Your tweets are making Twitter a handsome profit. Twitter recently opened archived tweets (read: tweets you yourself cannot access) to Boulder, Colorado-based Gnip Inc. and DataSift Inc., based in the U.K. and San Francisco, which will “re-syndicate” and “extract insight” from your data to help brands “build better relationships with their customers.” The exact price per tweet is unknown.

Doubtless, a new social economy is being built using platforms like Twitter, Facebook, Google and YouTube, to name just a few, and Twitter is by no means alone in carving out a profitable niche for itself. This economy is nothing if not public. It trades in attention, influence, information and, at its best, meaning. It rewards self-revelation. Some even claim it to be the harbinger of a freer, more global and democratic era – and hasn’t this been the case? Perhaps. Call ours the Age of Discovery.

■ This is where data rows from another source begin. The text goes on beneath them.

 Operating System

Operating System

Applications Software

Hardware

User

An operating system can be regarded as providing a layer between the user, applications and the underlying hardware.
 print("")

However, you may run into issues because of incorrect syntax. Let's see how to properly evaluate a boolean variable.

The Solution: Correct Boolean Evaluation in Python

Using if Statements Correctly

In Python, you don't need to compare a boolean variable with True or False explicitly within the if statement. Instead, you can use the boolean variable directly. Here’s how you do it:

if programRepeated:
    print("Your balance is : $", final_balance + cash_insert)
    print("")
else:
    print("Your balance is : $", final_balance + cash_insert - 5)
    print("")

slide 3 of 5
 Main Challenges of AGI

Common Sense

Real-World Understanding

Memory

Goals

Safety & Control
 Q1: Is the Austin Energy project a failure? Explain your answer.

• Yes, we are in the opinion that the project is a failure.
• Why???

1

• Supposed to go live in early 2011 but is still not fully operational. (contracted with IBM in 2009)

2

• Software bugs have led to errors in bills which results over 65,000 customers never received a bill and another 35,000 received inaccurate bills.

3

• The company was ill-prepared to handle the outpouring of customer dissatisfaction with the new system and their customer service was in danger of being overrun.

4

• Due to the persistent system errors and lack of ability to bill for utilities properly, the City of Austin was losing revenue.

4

But privacy now costs more as a result. “Privacy was once free. Publicity was once ridiculously expensive,” said entrepreneur Sam Lessin. “Now the opposite is true: You have to pay in a mix of cash, time, social capital, etc. if you want privacy.” As anyone who has confronted Facebook’s reporting system will tell you, managing online privacy can take considerable time and effort. Meanwhile, the cost of not participating online is rising, which will only persuade more of us overtime to embrace openness and its promise of greater opportunity.

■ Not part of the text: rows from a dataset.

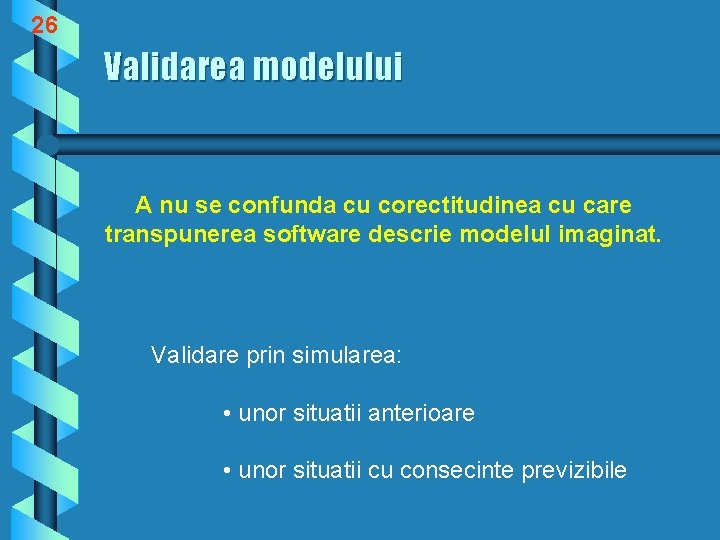 26

Validarea modelului

A nu se confunda cu corectitudinea cu care transpunerea software descrie modelul imaginat.

Validare prin simularea:

• unor situatii anterioare

• unor situatii cu consecinte previzibile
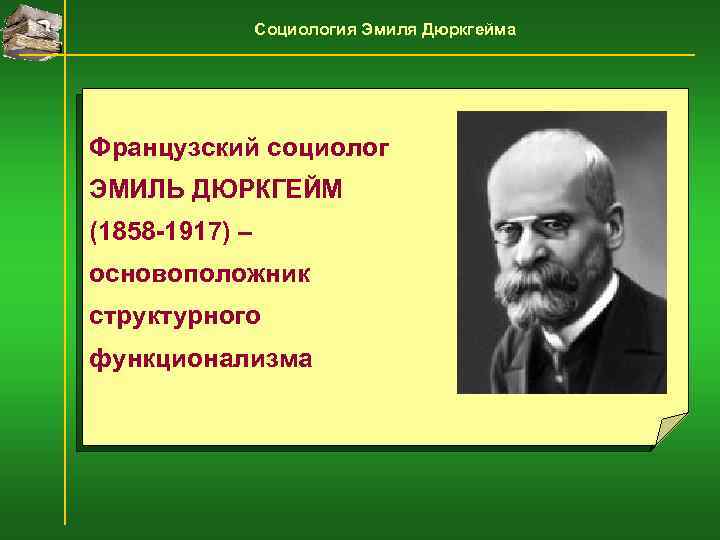 Социология Эмиля Дюркгейма

Французский социолог ЭМИЛЬ ДЮРКГЕЙМ (1858-1917) – основоположник структурного функционализма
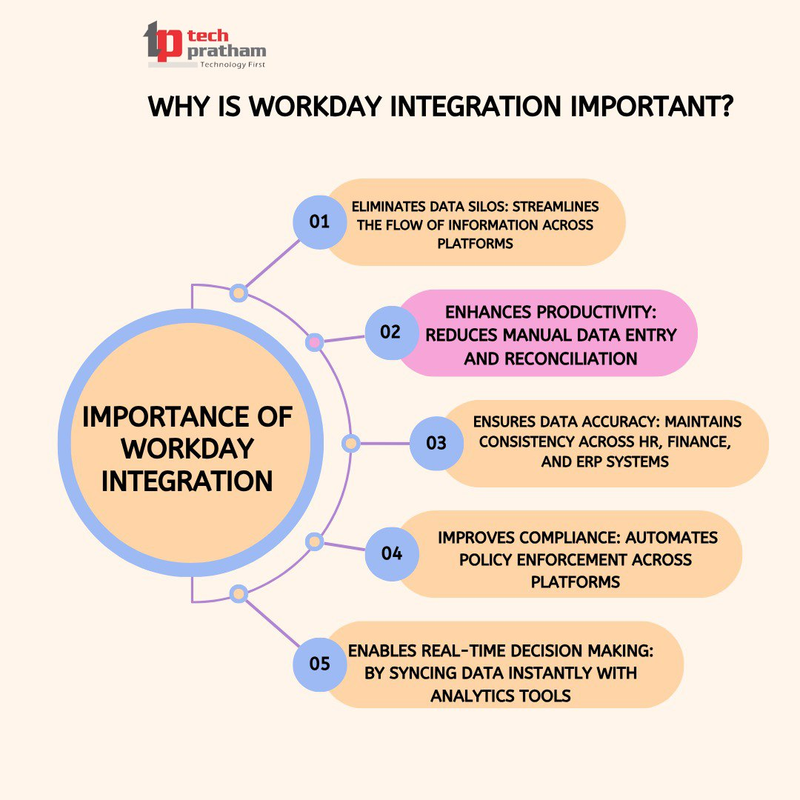 tp tech pratham
Technology First

WHY IS WORKDAY INTEGRATION IMPORTANT?

IMPORTANCE OF WORKDAY INTEGRATION

01 ELIMINATES DATA SILOS: STREAMLINES THE FLOW OF INFORMATION ACROSS PLATFORMS

02 ENHANCES PRODUCTIVITY: REDUCES MANUAL DATA ENTRY AND RECONCILIATION

03 ENSURES DATA ACCURACY: MAINTAINS CONSISTENCY ACROSS HR, FINANCE, AND ERP SYSTEMS

04 IMPROVES COMPLIANCE: AUTOMATES POLICY ENFORCEMENT ACROSS PLATFORMS

05 ENABLES REAL-TIME DECISION MAKING: BY SYNCING DATA INSTANTLY WITH ANALYTICS TOOLS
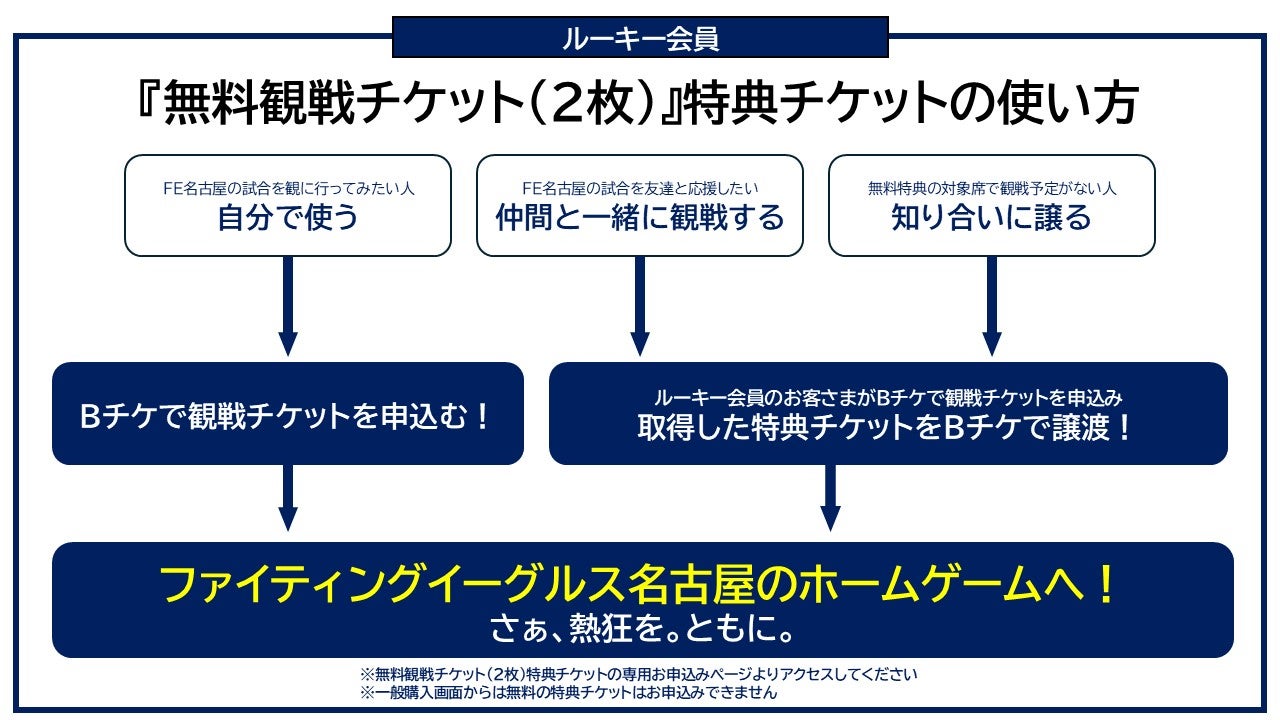 ルーキー会員

『無料観戦チケット（2枚）』特典チケットの使い方

FE名古屋の試合を観に行ってみたい人
自分で使う

FE名古屋の試合を友達と応援したい
仲間と一緒に観戦する

無料特典の対象席で観戦予定がない人
知り合いに譲る

Bチケで観戦チケットを申込む！

ルーキー会員のお客さまがBチケで観戦チケットを申込み
取得した特典チケットをBチケで譲渡！

ファイティングイーグルス名古屋のホームゲームへ！
さぁ、熱狂を。ともに。

※無料観戦チケット（2枚）特典チケットの専用お申込みページよりアクセスしてください
※一般購入画面からは無料の特典チケットはお申込みできません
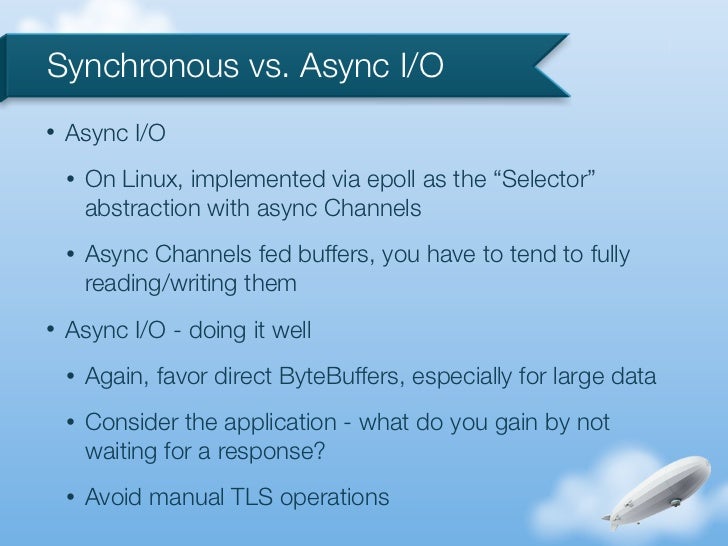 Synchronous vs. Async I/O

• Async I/O

• On Linux, implemented via epoll as the “Selector” abstraction with async Channels

• Async Channels fed buffers, you have to tend to fully reading/writing them

• Async I/O - doing it well

• Again, favor direct ByteBuffers, especially for large data

• Consider the application - what do you gain by not waiting for a response?

• Avoid manual TLS operations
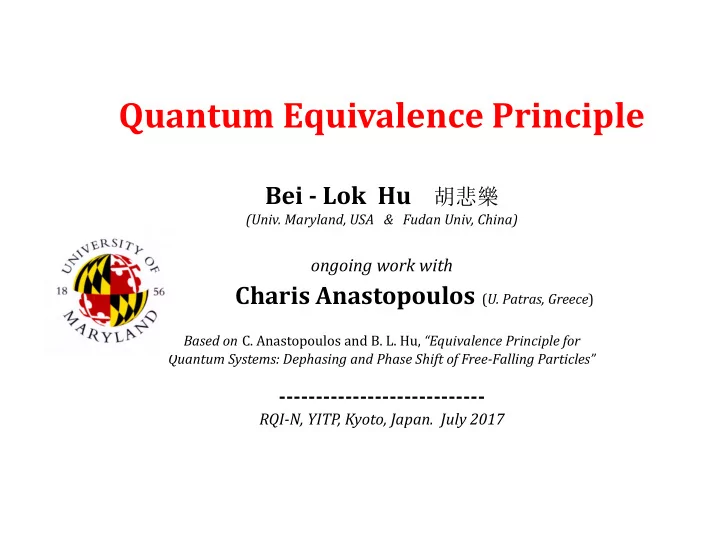 Quantum Equivalence Principle

Bei - Lok Hu 胡悲樂
(Univ. Maryland, USA & Fudan Univ, China)

UNIVERSITY OF MARYLAND 18 56

ongoing work with
Charis Anastopoulos (U. Patras, Greece)

Based on C. Anastopoulos and B. L. Hu, "Equivalence Principle for Quantum Systems: Dephasing and Phase Shift of Free-Falling Particles"

----------------------------
RQI-N, YITP, Kyoto, Japan. July 2017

Enter the privacy industry and its practitioners: advocacy groups and full-time fundraisers; well-staffed and increasingly sophisticated commissions; legislators and bureaucrats, and the consultants who help companies comply with their new legislation and regulations; and services such as Reputation.com, which promise to protect your online image. Users want to have their proverbial cake and eat it too, which is why privacy is now something to which you can affix a price tag. It’s becoming big business.

By the time Twitter announced it would release its archives to DataSift in March, 2012, the data-filtering company already had more than 700 customers. Little surprise. Given the public’s growing mistrust, even intolerance, of commercial messages, advertisers in our brave new social economy are eager to engage consumers in new ways – namely on users’ terms, with content that appears authentic, and with fewer trappings of traditional commercial advertising. And so the value of our every fearless tweet continues to rise. The cost of privacy grows.

And the difference between advertising and user-generated content becomes more difficult to discern.